How America Clicked with the TV Remote
Nobody is ever going to list the TV remote as one of the most important inventions of all time. Maybe not even of the second half of the 20th century. But if the remote had never been invented, life would be meaningfully different. Think about it: if we all still had to get up from our couches and trudge across the room to change the station, there'd be no such thing as channel surfing. (Then again, we'd be thinner from the calories we burned.) Dealing with more than a handful of stations would be impossibly unwieldy, too -- no remote control, no 500-channel universe.

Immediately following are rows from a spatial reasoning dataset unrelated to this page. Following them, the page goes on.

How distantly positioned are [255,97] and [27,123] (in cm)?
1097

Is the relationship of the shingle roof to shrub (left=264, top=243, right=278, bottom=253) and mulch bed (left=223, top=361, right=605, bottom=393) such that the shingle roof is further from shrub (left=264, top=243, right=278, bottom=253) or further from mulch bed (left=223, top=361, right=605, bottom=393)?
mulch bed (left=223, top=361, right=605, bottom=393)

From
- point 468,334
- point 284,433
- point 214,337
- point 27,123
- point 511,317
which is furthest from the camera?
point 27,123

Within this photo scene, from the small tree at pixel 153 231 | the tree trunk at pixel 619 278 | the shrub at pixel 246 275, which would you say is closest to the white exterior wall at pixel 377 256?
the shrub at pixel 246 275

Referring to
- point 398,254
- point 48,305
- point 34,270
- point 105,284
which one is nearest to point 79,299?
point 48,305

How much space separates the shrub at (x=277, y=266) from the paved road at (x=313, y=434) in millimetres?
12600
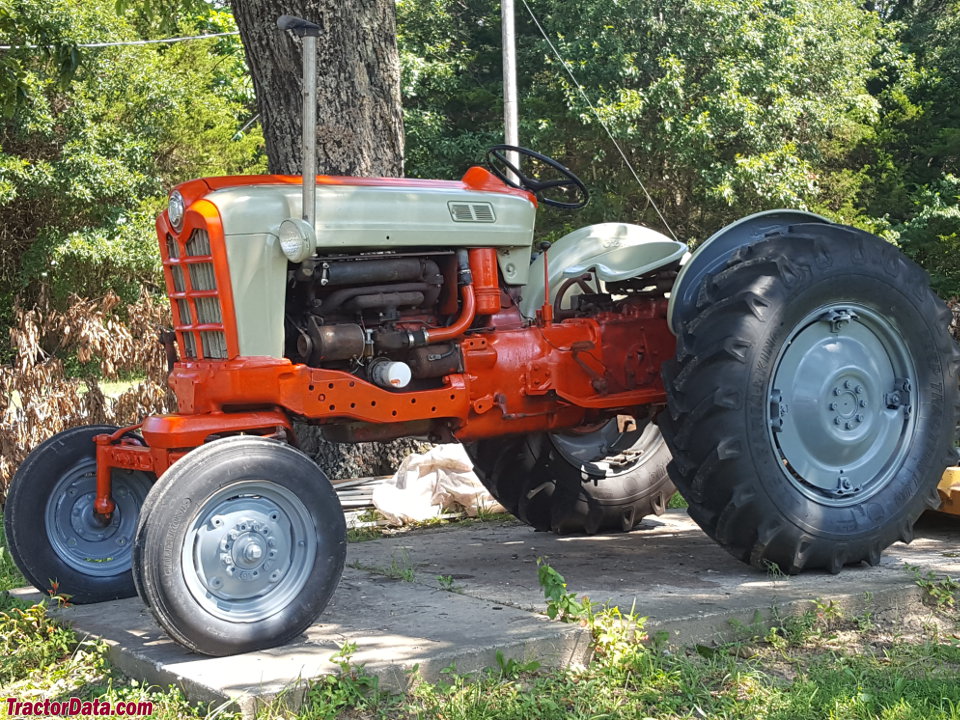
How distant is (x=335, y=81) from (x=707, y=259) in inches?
130

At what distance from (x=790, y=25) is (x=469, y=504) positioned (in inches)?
840

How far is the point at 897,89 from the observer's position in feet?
96.7

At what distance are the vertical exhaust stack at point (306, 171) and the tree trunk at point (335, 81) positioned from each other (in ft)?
10.1

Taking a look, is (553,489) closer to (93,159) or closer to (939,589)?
(939,589)

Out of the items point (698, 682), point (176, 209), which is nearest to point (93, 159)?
point (176, 209)

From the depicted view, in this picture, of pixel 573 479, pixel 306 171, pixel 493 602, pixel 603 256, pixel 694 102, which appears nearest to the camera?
pixel 306 171

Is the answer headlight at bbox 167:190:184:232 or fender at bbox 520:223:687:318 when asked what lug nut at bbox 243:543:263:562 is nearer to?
headlight at bbox 167:190:184:232

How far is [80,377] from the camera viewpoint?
929cm

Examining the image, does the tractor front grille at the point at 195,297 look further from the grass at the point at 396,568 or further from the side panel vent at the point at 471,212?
the grass at the point at 396,568

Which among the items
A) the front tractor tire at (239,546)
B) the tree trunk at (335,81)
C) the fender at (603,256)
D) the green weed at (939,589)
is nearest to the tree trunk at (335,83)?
the tree trunk at (335,81)

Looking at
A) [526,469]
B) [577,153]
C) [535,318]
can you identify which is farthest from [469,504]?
[577,153]

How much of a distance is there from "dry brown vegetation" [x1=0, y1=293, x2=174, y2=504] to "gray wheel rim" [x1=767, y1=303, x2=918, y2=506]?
5.66m

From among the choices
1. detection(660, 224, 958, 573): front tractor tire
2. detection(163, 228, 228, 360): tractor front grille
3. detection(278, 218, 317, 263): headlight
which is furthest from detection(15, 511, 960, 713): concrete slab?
detection(278, 218, 317, 263): headlight

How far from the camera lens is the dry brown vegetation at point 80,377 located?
8891 mm
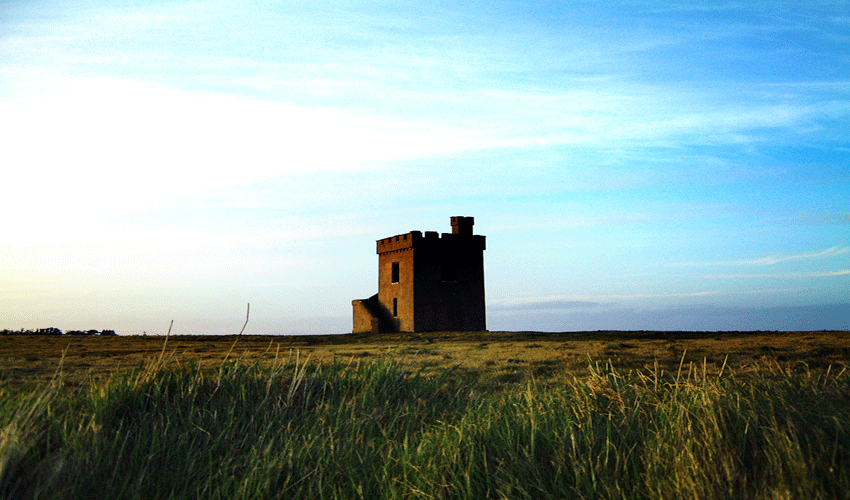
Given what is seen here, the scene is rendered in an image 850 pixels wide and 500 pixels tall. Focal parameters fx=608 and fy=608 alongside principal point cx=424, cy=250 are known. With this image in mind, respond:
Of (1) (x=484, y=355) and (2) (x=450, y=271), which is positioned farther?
(2) (x=450, y=271)

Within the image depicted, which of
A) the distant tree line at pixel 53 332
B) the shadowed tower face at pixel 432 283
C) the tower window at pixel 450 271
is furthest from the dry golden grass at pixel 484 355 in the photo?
the tower window at pixel 450 271

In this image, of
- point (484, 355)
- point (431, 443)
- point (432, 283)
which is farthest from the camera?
point (432, 283)

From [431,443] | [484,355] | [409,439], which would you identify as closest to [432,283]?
[484,355]

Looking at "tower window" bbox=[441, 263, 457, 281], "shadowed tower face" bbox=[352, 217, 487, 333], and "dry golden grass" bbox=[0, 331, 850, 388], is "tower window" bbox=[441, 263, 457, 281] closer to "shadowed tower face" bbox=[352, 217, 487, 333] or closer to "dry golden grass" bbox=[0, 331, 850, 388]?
"shadowed tower face" bbox=[352, 217, 487, 333]

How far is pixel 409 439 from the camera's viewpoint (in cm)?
536

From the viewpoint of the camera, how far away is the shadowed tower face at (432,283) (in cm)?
3212

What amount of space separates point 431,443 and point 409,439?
66 cm

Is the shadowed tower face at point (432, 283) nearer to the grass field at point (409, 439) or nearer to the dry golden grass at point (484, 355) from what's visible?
the dry golden grass at point (484, 355)

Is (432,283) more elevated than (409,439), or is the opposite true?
(432,283)

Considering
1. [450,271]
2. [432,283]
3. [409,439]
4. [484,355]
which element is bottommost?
[409,439]

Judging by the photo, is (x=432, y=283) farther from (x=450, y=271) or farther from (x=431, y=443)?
(x=431, y=443)

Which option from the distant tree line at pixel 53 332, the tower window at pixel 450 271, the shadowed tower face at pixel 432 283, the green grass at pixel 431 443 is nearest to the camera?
the green grass at pixel 431 443

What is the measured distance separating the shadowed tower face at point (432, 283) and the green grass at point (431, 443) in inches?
1012

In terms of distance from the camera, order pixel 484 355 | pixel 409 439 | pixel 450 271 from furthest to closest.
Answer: pixel 450 271, pixel 484 355, pixel 409 439
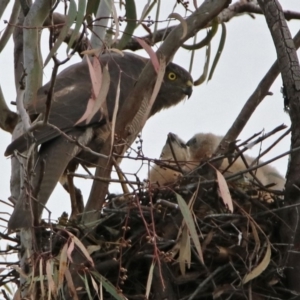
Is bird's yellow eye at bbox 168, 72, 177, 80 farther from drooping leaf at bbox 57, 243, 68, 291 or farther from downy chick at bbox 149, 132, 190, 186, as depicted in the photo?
drooping leaf at bbox 57, 243, 68, 291

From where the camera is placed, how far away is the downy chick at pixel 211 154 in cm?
422

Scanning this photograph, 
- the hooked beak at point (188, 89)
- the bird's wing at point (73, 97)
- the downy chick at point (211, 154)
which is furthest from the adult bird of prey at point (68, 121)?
the downy chick at point (211, 154)

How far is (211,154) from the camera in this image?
422 centimetres

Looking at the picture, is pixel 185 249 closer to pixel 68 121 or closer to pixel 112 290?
pixel 112 290

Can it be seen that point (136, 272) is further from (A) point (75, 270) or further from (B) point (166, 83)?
(B) point (166, 83)

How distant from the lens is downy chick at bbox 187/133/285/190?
4.22 m

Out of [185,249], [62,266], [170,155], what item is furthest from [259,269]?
[170,155]


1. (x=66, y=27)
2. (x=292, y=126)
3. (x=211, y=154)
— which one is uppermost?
(x=211, y=154)

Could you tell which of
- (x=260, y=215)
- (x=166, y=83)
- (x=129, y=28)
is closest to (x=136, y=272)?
(x=260, y=215)

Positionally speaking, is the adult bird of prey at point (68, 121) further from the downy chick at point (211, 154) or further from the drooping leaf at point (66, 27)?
the drooping leaf at point (66, 27)

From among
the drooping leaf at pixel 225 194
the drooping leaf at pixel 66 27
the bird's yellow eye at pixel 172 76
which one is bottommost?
the drooping leaf at pixel 225 194

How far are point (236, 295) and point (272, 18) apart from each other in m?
1.12

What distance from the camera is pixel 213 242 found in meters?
3.27

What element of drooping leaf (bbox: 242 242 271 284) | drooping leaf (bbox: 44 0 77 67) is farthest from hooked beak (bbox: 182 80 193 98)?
drooping leaf (bbox: 44 0 77 67)
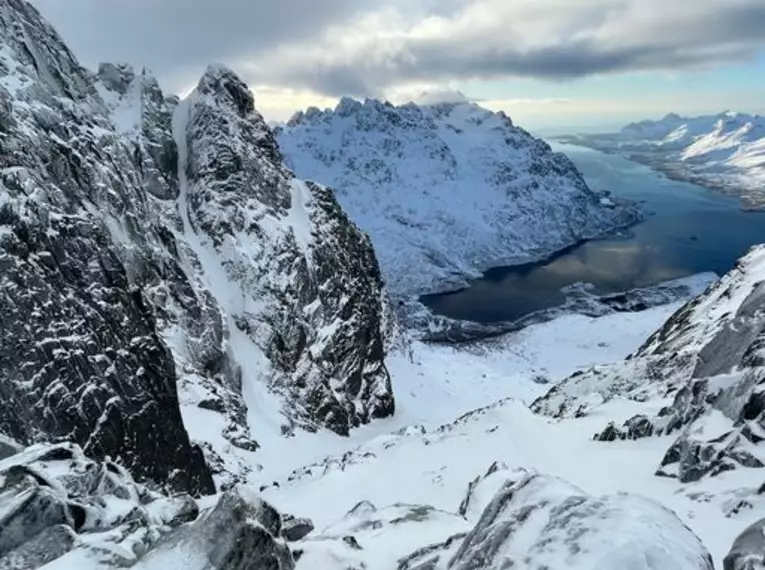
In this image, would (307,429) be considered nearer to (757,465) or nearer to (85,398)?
(85,398)

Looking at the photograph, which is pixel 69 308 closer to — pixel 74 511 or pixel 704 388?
pixel 74 511

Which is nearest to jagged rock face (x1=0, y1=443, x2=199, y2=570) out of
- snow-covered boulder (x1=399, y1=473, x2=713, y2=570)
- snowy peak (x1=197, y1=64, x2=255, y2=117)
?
snow-covered boulder (x1=399, y1=473, x2=713, y2=570)

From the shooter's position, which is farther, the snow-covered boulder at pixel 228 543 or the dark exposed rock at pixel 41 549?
the dark exposed rock at pixel 41 549

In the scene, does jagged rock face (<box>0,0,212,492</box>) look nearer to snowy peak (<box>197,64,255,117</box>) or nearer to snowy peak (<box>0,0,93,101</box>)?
snowy peak (<box>0,0,93,101</box>)

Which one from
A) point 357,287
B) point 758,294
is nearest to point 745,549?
point 758,294

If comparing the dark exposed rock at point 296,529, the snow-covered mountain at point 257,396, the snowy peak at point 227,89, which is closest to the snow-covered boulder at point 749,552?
the snow-covered mountain at point 257,396

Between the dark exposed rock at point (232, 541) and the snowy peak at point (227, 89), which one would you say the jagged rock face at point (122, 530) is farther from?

In short, the TV remote matters -- and it's it worth pausing to remember some of the most significant models to appear since 1950, plus a not-so-significant curiosity or two.
In 1950, Zenith introduced America to the whole mindbending idea of controlling a TV from across the room. It did so with a remote with an inspired name: Lazy Bones. (Too bad it didn't catch on as a generic term for the entire category.) Lazy Bones only let you change the station. And it's not clear in this ad, but it was a wired remote. Even that was a mighty appealing concept -and wired remotes lasted at least into the 1980s. (My first VCR had one.)
Shoot your TV
Five years later, Zenith rendered Lazy Bones obsolete with Flash-Matic, its first wireless remote. It resembled a Buck Rogers ray-gun, and people using it in ads looked alarmingly like they were zapping their TV sets. But it was pretty much just a flashlight: you performed different functions by aiming it at different corners of the screen. One of its innovations: you could use it to mute the audio, which Zenith promoted as being a great antidote to pesky commercials.